DOCUMENT SEGMENT –
- Opening Delimiter -

ATLANTA - More American households are ditching their old telephones: 4 out of 10 only use cellphones, a government survey shows.
On the phone
The CDC survey released Tuesday is based on in-person interviews in more than 21,000 homes during the last half of 2013. Go to www.cdc.gov/nchs/ to read it. Highlights of the research include:
Not all homes have phones: About 3% have no landline or cellphone.
About 9% have only landlines, and about 48% have both. Five years ago, 17% had only landlines, and about 60% had landlines and cellphones.
Younger people rely more on cellphones: Nearly two-thirds of people in their late 20s live in households with only cellphones. Only 14% of people 65 and older use only cellphones.
Men are a bit more likely to shun landlines than women.
Poor adults are much more likely than higher-income people to have only cellphones.
The Midwest is the most wireless region: About 44% live in cellphone-only homes. The South and West were nearly as high. In the Northeast, 25% live in cellphone-only households.
That's twice the rate from just five years ago, although the pace of dumping landlines seems to have slowed down in recent years.
The Centers for Disease Control and Prevention has been tracking phone use for a decade, and the number of households only using cellphones had been rising by about 5 percentage points each year. Lately, the increases have been smaller and last year it only went up 3 percentage points to 41 percent of U.S. homes.
Why the slight leveling off? Experts could only speculate. The lead researcher on the CDC report, Stephen Blumberg, said it could be people are holding onto their landlines because it is part of their Internet and cable TV package. Or it could mean that we're hitting a ceiling for those people willing to completely abandon landlines, said John Palmer, a researcher at the Autonomous University in Barcelona, Spain, who was not involved in the report.
Some non-experts were surprised to hear that the change has slowed down a bit.
"We switched to only cellphones three years ago. The only time we would get calls on the landline was from telemarketers," said Justin Hodowanic, an 18-year-old college freshman from Atlanta.
Dan Warhola, 34, said he had a landline at his Columbus, Ohio, home but only because his security system was tied into it years ago when he bought his house.
"I couldn't even tell you what my (landline) phone number is," said Warhola, standing at baggage claim at Atlanta's Hartsfield-Jackson International Airport.

- Closing Delimiter -

Saved data entries
- Opening Delimiter -

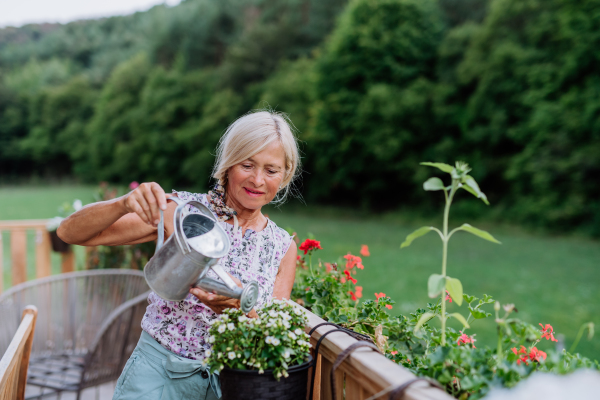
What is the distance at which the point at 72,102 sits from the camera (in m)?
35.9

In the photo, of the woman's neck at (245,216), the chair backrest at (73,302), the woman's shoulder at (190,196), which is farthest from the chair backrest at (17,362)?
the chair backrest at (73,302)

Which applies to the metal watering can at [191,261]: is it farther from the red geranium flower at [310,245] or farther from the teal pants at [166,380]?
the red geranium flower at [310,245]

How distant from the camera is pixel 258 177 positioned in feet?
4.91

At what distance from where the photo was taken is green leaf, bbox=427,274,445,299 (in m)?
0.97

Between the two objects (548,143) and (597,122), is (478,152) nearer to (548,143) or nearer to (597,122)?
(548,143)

- Closing Delimiter -
- Opening Delimiter -

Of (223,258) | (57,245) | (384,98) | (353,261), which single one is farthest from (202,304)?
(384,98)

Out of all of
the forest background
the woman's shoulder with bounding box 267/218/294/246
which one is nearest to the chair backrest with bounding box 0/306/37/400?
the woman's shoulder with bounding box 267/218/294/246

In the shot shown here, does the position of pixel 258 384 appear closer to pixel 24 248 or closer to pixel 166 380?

- Closing Delimiter -
- Opening Delimiter -

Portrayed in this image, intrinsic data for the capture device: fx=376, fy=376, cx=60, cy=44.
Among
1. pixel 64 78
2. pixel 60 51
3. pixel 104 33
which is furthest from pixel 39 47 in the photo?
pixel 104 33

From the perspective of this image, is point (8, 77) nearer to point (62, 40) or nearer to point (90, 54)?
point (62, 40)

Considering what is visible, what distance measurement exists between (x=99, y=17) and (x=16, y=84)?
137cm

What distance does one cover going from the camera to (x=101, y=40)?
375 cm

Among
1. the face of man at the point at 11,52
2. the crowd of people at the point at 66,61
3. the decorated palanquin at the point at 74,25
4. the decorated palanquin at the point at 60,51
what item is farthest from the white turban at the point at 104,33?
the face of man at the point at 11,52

- Closing Delimiter -

YOUR TASKS –
**a.** In the article on phone use, why does Dan Warhola still have a landline at his home? Answer in one to three sentences.
**b.** For each statement, say yes or no according to the article on phone use, and quote the words that decide it: (i) About 3% of homes have neither a landline nor a cellphone. (ii) Women are a bit more likely than men to shun landlines. (iii) The Northeast is the most wireless region.
**c.** Rewrite the article on phone use between "The Centers for" and "down a bit.", inclusive, substituting "guess" for "speculate".
This data was taken from a different source than the article.

RESPONSES BY ITEM NUMBER –
**a.** He keeps the landline at his Columbus, Ohio, home only because his security system was tied into it years ago when he bought the house.

**b.**
(i) Yes: "About 3% have no landline or cellphone."
(ii) No: "Men are a bit more likely to shun landlines than women."
(iii) No: "The Midwest is the most wireless region"

**c.**
The Centers for Disease Control and Prevention has been tracking phone use for a decade, and the number of households only using cellphones had been rising by about 5 percentage points each year. Lately, the increases have been smaller and last year it only went up 3 percentage points to 41 percent of U.S. homes.
Why the slight leveling off? Experts could only guess. The lead researcher on the CDC report, Stephen Blumberg, said it could be people are holding onto their landlines because it is part of their Internet and cable TV package. Or it could mean that we're hitting a ceiling for those people willing to completely abandon landlines, said John Palmer, a researcher at the Autonomous University in Barcelona, Spain, who was not involved in the report.
Some non-experts were surprised to hear that the change has slowed down a bit.